7.3. Mobility and Reliability
Generally, IoUT networks include static and dynamic nodes. Static nodes have a fixed location while dynamic nodes can move from one position to another. However, the motion of water particles, sediment formation, internal waves, and water currents severely influence the location and topology of underwater sensor nodes. These mobility challenges are more critical in shallow water than in deep water. Such challenges tend to result in higher latencies and broken connectivity, leading to delays, data transmission errors, or the failure of the network. Thus, researchers are focusing on novel mobility models to tackle these challenges.
7.4. Transmission Medium
Communication technologies such as EM waves, acoustic, radio, and optical waves each have distinct characteristics in terms of underwater transmission distance. For instance, acoustic signals are mostly preferred for longer transmission ranges in underwater settings. However, acoustic signals are useful for low data rate applications. Meanwhile, optical waves are emerging as a promising alternative due to their enhanced data rates. However, optical waves also suffer from low transmission range and strict line-of-sight (LOS) requirements. The aforementioned factors show that the transmission range for IoUT networks must be considered for any particular application scenario. For example, optical communication can be considered for applications with high data rates and low latency for short distances. On the other hand, acoustic communication can be used for long-range applications with higher latency and lower data rates.
7.5. Latency
Latency is a critical concern for the successful implementation of IoUT. Currently, IoUT systems mostly use acoustic signals with low transmission speeds for underwater communication, in contrast to the terrestrial IoT. This has a severe impact on the real-time deployment of the IoUT. In contrast, optical communication systems can ensure real-time deployment of the IoUT due to the lower latencies that they offer. However, optical modems for the IoUT require considerable further study.
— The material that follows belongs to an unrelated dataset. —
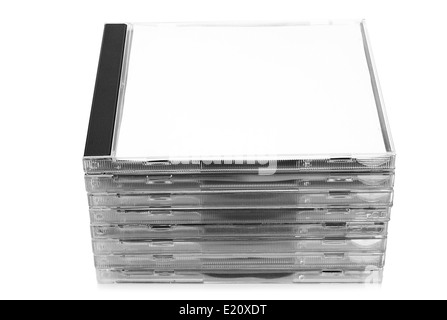 Stack of CD discs in boxes on white background - Stock Photo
7.6. Sparse and High-Maintenance Sensing Devices in the IoUT
IoUT sensing devices are sparsely distributed, and environmental conditions severely impact their performance. The nature of the ocean and sparse deployment result in high maintenance costs for IoUT networks. Explicitly, maintenance should tackle the challenges of erosion, corrosion, sediments, and pollution. A compelling approach to lower the maintenance costs of IoUT networks is to introduce self-manageable capabilities [
115] such as self-evaluation, self-adjustment, self-configuration, self-storage, self-charging, and autonomous reports to operating bodies. In this regard, machine learning (ML)-aided solutions for self-management and decision-making solutions are emerging research topics.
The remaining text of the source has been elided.